COSA FARE: Nel brano scelto, chi comandava la squadra speciale della RAI contro le fake news ai tempi del coronavirus?

BRANO SCELTO:
════════

Quella che Paolo Villaggio avrebbe definito “una cagata pazzesca” è frutto di una operosa azione di “copia e incolla” da parte di un mentecatto di sorprendente pigrizia che nella sua somma furbizia ha affidato all’intelligenza artificiale (presumibilmente “Gemini”) l’oneroso compito di scrivere quelle tre righe che – in un mondo giusto, non in questo – dovrebbero costituire il solenne epitaffio a suggello di un harakiri professionale.
Se avesse adoperato ChatGPT avrebbe trovato altre amenità, non meno divertenti, ma forse ci sarà da aspettare solo la prossima occasione.
Non ci si lamenti se il plotone di esecuzione della razza giornalistica vede tra i suoi ranghi la cosiddetta “AI” al fianco della drammatica crisi editoriale. A gridare “fuoco” è proprio chi ha “battuto” la notizia, partorendo una delle migliori fake news che il Servizio Pubblico sia riuscito a dare in pasto agli italiani.
Purtroppo i licenziamenti non colpiranno il protagonista di questa epopea o la sua linea gerarchica che arriva fino al suo direttore “responsabile”, ma andranno a falcidiare professionisti bravi e volenterosi, ma inesorabilmente non raccomandati. Episodi di questa natura palesano la vulnerabilità del mondo dell’informazione, dominato da poveracci dalle ridotte capacità intellettuali che anticipano la loro dipartita occupazionale premendo loro stessi il grilletto del tasto “invio” dopo aver chiesto al sistema di turno di lavorare al posto loro.
In Italia ai tempi del coronavirus sono sbocciate addirittura le “task force contro le fake news” (quattro etimi stranieri su sei parole). Proprio la RAI aveva una squadra speciale schierata agli ordini di Antonio Di Bella, ma finita l’emergenza sanitaria il bacillo della disinformazione è sopravvissuto.

════════

DATI MOSTRATI:
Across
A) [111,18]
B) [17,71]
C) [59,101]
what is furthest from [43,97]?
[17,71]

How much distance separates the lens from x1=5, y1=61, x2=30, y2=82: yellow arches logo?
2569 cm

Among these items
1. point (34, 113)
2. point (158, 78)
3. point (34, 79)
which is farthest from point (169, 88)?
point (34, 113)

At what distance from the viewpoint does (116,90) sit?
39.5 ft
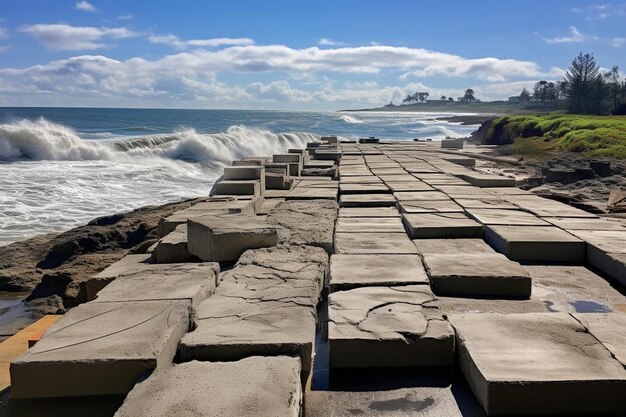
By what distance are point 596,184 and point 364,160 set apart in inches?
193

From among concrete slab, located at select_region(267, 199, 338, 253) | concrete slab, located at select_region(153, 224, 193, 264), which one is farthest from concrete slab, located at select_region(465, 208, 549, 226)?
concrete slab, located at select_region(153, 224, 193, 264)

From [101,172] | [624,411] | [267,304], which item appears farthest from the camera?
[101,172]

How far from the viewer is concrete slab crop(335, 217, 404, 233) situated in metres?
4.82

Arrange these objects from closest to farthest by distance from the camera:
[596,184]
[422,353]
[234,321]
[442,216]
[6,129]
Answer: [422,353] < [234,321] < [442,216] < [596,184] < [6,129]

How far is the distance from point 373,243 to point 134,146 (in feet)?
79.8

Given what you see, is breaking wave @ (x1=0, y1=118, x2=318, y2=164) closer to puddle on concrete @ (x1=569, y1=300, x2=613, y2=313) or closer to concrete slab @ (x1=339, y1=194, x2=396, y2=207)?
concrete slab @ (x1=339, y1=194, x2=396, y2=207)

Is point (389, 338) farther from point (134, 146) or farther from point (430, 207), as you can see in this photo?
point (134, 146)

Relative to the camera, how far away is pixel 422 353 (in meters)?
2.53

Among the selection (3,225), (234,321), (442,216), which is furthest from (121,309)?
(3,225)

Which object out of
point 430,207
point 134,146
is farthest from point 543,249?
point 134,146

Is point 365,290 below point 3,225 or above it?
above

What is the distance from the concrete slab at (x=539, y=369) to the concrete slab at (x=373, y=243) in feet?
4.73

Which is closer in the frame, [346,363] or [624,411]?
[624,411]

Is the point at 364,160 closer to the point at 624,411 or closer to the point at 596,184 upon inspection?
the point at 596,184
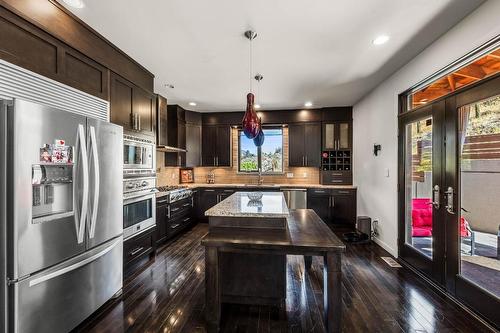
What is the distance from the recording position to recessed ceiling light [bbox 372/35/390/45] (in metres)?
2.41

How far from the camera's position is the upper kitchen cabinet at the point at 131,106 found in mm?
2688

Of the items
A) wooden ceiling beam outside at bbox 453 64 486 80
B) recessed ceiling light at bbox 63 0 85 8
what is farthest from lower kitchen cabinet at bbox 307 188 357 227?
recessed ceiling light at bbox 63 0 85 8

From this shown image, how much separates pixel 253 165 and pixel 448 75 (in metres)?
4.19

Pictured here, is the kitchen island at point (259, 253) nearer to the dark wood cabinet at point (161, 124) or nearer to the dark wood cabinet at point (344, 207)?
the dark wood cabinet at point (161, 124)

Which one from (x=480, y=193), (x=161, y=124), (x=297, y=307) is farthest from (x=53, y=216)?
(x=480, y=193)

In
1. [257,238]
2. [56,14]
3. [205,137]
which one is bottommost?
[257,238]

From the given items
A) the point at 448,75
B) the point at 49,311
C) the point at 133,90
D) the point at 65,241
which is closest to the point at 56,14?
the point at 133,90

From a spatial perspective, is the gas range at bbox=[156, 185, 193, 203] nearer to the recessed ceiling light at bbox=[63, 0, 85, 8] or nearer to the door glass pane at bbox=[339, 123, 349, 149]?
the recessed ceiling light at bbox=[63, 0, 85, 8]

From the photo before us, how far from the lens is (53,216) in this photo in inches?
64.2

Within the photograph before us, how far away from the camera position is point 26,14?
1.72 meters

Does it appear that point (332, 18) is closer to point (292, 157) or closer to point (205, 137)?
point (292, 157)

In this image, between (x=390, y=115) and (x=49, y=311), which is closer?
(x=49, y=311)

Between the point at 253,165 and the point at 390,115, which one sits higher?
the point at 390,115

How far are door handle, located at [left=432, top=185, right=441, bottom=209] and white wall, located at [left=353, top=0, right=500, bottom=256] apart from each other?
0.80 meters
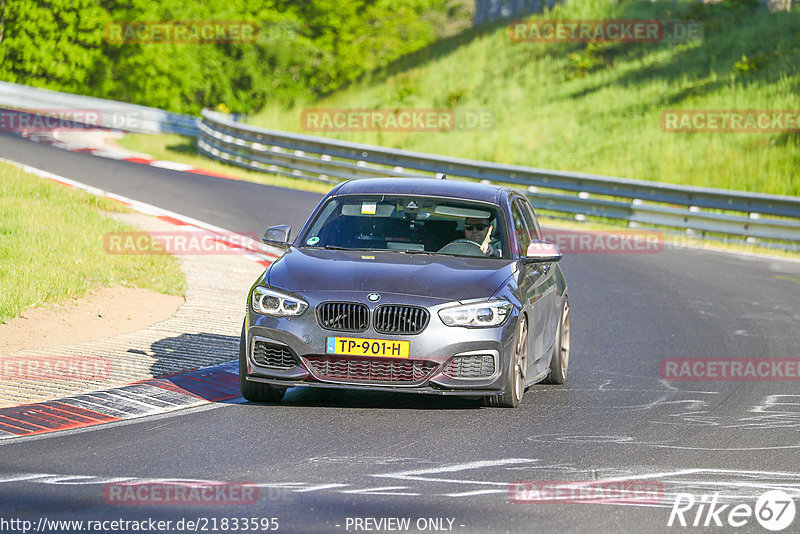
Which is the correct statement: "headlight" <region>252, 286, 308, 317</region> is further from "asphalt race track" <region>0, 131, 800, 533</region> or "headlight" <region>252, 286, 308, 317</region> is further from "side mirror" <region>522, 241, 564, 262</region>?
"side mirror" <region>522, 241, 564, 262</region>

════════

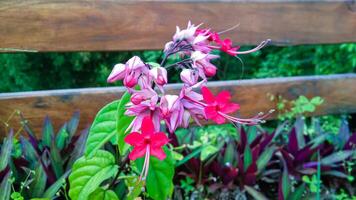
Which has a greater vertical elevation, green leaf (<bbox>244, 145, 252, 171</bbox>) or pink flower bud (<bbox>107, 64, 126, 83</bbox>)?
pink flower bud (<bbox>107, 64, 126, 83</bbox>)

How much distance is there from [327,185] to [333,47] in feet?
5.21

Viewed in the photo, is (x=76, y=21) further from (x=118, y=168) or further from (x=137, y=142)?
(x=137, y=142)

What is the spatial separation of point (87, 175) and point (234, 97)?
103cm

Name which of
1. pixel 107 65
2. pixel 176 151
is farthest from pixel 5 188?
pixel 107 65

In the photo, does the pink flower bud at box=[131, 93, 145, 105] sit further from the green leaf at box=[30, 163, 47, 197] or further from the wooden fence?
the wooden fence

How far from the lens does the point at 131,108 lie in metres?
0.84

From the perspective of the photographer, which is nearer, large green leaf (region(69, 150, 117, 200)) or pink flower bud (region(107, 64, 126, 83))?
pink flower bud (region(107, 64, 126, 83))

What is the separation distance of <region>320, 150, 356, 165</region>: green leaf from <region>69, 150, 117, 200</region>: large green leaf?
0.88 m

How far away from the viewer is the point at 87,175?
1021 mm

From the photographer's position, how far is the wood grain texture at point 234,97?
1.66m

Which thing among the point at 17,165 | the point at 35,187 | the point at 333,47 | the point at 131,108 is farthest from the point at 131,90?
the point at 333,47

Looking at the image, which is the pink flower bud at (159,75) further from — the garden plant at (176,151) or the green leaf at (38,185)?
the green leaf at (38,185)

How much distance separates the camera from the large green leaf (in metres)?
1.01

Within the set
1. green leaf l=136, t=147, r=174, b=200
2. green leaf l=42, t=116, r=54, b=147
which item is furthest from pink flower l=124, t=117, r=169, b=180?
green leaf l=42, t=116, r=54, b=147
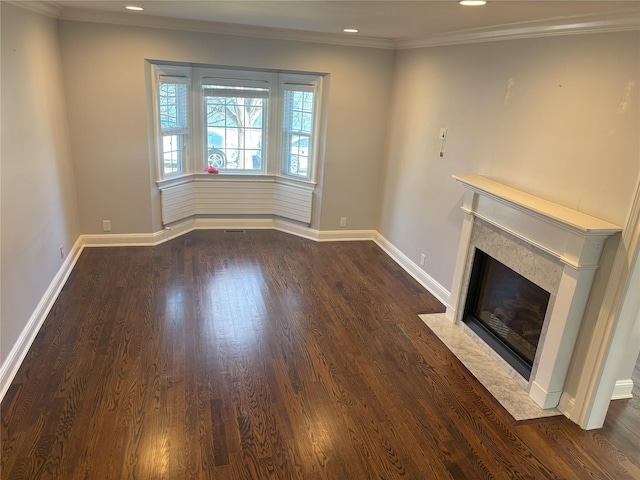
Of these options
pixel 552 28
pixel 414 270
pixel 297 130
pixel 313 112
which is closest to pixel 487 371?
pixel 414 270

════════

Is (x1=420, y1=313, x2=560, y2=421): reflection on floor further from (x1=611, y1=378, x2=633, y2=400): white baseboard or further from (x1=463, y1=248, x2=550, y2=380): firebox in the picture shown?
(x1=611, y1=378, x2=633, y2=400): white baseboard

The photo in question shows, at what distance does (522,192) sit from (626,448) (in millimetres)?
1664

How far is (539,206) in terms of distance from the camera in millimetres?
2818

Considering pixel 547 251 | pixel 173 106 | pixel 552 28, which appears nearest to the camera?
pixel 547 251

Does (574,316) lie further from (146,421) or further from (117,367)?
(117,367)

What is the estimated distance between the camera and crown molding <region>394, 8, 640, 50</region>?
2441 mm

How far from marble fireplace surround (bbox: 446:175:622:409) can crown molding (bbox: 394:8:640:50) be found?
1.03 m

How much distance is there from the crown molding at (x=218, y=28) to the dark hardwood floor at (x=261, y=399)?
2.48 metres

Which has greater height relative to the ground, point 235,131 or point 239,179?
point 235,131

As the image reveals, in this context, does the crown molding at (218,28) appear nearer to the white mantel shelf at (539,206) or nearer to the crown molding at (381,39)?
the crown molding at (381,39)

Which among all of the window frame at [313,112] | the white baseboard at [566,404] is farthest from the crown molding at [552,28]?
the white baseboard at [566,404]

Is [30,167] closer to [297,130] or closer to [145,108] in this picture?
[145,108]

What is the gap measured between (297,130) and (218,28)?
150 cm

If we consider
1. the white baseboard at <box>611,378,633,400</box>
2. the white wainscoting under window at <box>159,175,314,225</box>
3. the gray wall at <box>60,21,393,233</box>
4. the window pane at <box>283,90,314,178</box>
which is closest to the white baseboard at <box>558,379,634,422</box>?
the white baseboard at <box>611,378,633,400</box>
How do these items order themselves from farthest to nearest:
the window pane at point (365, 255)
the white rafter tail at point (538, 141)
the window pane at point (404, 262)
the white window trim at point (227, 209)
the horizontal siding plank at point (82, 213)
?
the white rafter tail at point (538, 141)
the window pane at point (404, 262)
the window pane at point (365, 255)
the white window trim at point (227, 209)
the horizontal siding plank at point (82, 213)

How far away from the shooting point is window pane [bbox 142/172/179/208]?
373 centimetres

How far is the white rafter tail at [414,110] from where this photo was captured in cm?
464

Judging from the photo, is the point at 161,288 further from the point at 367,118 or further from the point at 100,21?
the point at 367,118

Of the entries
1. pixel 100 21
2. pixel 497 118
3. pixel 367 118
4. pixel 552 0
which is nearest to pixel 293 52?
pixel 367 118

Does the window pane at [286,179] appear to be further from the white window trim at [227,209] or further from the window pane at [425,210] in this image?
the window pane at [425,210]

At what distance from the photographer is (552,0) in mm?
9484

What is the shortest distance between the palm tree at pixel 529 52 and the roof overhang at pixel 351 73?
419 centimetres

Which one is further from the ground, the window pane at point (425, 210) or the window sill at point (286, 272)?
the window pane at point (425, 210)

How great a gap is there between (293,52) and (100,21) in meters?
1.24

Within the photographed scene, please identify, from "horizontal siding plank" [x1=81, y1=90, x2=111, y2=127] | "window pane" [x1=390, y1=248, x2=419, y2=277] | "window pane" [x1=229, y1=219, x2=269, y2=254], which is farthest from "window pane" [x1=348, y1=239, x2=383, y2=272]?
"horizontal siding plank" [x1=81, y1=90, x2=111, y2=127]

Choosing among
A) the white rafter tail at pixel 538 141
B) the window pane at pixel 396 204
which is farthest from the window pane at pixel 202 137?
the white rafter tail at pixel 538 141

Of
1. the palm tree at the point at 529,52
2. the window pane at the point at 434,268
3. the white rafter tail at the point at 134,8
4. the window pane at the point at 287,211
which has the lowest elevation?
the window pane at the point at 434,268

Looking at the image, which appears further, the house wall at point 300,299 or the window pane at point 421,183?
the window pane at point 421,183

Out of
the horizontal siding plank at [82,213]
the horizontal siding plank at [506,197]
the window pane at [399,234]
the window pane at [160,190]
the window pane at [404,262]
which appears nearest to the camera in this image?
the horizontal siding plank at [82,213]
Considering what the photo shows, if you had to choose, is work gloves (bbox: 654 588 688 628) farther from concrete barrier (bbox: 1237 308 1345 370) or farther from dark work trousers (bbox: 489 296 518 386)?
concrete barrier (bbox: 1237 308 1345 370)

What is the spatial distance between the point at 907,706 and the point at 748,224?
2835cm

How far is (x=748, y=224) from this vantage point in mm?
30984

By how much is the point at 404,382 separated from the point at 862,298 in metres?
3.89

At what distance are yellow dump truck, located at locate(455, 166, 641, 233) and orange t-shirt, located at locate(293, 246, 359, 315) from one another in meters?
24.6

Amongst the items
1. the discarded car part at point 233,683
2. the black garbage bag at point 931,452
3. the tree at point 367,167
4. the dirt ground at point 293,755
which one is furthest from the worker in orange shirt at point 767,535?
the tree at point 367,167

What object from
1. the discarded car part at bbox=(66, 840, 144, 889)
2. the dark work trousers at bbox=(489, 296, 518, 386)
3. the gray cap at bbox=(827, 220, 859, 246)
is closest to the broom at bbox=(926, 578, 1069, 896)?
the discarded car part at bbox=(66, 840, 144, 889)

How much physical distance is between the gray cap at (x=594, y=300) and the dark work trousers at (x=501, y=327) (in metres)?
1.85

════════

RISPOSTA: Antonio Di Bella.